Tout l’enjeu du film peut être interprété de cette manière : comment devenir crédible en tant qu’acteur ? Comment réussir une scène sans se couvrir de ridicule ? Comment être dans l’action?
Dans la scène d’ouverture, Scully se fait virer car il ne parvient pas à interpréter une scène. Au contraire de Vertigo, où l’enjeu repose sur la capacité de Scottie à guérir de son vertige, Body Double pourrait être vu comme le parcours d’un acteur médiocre pour enfin parvenir à maîtriser sa claustrophobie.
De nombreuses scènes viennent d’ailleurs souligner l’incapacité de Scully à convaincre ses interlocuteurs : l’inspecteur Mac lean, le réalisateur de films pornos, Holly Body… Tous ces moments de frustration ne sont en fait que des répétitions permettant à Scully de parfaire son jeu d’acteur, pour enfin réussir à interpréter la fameuse scène initiale, la seule qui compte réellement et qu’on verra à la fin du film.
Partant de là, Body Double est évidemment un film sur le cinéma. Ainsi, Scully joue un rôle clé, presque méta, dans ce passage de l’état d’acteur médiocre, puis de spectateur et enfin d’acteur assumant son rôle (au sens d’acteur de terrain).
Dans cette optique, Scully plonge peu à peu dans la fiction imaginée par son « ami » Sam Bouchard. Simple voyeur, il se doit de se faire mal pour devenir l’acteur de cette mise en scène macabre, s’il veut sauver la belle voisine.
La scène du tunnel près de la plage est symptomatique de cet état de subconscience. Le tunnel réveille, certes, la claustrophobie de Scully mais c’est un décor bien plus symbolique que cela. Par le choix des couleurs (fond blanc et arrière-plan noir), des formes (rectangulaires) et des mouvements (travelling circulaire à la Vertigo), il s’avère être l’antichambre du cinéma (cf. Lynch). Néanmoins, Scully ne s’aperçoit pas qu’il est piégé dans un espace-temps symbolisant le cinéma lui-même. Mais, s’il veut sauver cette femme, il devra en accepter les enjeux et devenir un acteur à part entière de ce drame.

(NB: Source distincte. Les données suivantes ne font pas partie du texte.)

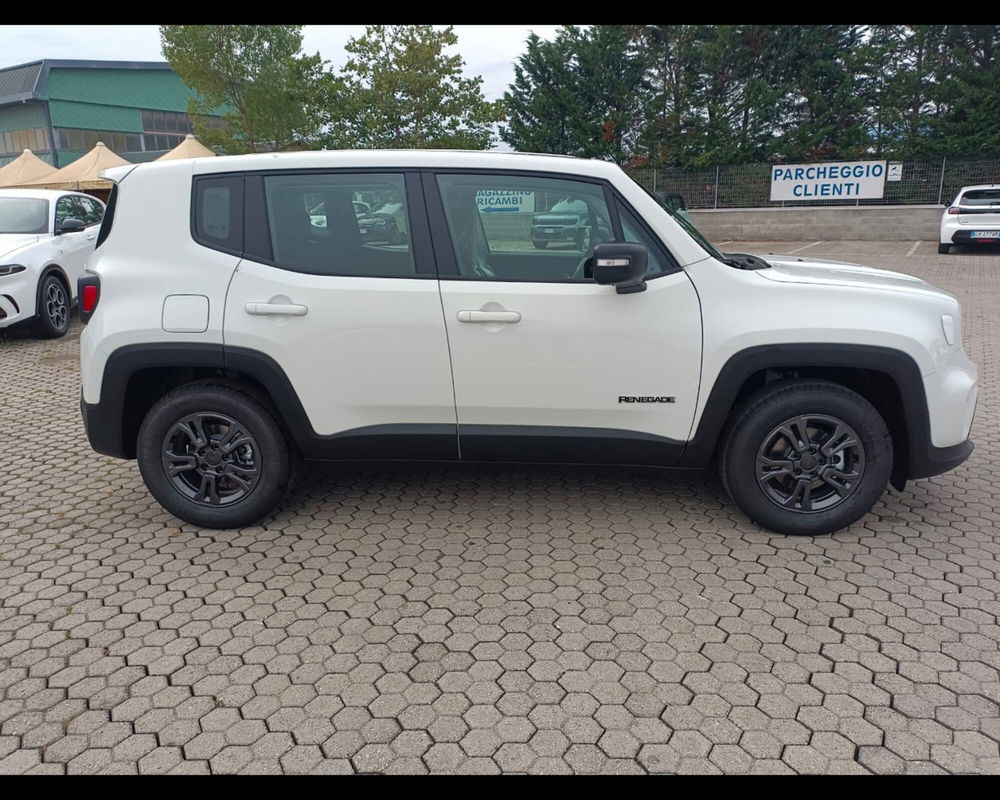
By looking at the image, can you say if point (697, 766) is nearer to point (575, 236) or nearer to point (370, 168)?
point (575, 236)

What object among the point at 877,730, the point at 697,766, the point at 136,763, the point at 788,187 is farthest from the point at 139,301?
the point at 788,187

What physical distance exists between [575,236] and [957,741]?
2499 mm

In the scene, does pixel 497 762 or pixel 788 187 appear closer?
pixel 497 762

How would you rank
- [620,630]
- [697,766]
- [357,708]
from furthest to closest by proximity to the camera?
1. [620,630]
2. [357,708]
3. [697,766]

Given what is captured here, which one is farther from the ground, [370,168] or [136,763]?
[370,168]

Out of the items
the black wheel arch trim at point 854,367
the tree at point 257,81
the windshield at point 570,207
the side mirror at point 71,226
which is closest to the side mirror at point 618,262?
the windshield at point 570,207

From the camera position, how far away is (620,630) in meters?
Answer: 2.97

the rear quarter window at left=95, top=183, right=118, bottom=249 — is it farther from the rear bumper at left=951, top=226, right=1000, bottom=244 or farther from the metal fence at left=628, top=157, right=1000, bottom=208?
the metal fence at left=628, top=157, right=1000, bottom=208

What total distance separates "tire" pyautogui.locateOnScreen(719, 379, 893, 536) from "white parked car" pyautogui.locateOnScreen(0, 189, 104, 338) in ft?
25.6

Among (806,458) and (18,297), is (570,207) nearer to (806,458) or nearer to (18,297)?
(806,458)

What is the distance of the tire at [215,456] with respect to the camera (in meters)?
3.73

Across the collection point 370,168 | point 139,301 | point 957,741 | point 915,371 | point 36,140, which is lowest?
point 957,741

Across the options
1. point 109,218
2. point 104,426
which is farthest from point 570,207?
point 104,426

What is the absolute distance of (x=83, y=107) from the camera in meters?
43.5
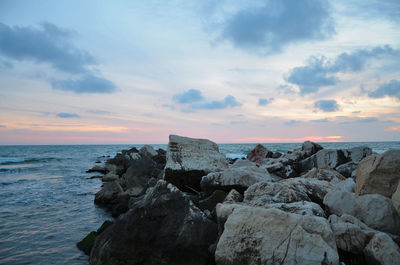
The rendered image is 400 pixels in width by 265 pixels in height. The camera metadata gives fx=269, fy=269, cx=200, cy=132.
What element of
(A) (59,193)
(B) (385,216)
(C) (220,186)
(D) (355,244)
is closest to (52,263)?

La fin du film accentue encore cette dichotomie : monde réel/monde du cinéma fantasmé. Scully rencontre même la doublure corps de la belle voisine.
Mais si la plongée au coeur du cinéma (quitte à citer Vertigo) s’avère essentielle dans le cinéma de De Palma, ici le héros plonge dans un univers moins glamour : l’industrie du film pornographique. Dans Vertigo, Scottie tombe amoureux d’une image lisse, une belle femme au chignon envoutant, ici Scully savoure un strip-tease d’une star du X. De même, la mort quand elle arrive est beaucoup plus crue que dans Vertigo : si Kim Novak disparaît presque subrepticement, la belle voisine a beaucoup moins de chance… Le sang, l’horreur et les cris deviennent des sommets maniéristes à la Argento. Même les icônes meurent violemment chez De Palma !
Pour conclure, c’est ce dernier point que nous retenons dans Body Double : la volonté assumée de De Palma d’enlaidir le film qui lui a servi de matrice quitte à salir à jamais sa propre filmographie. N’est-ce pas le plus beau des cadeaux qu’un cinéaste pourrait faire à sa carrière ? Quitte à faire table-rase, autant s’en charger soit-même. Résultat : enfin débarrassé de son lourd héritage, il redonne (inconsciemment) avec ce film un coup de fouet à sa carrière et amorce un nouveau pan de sa filmographie.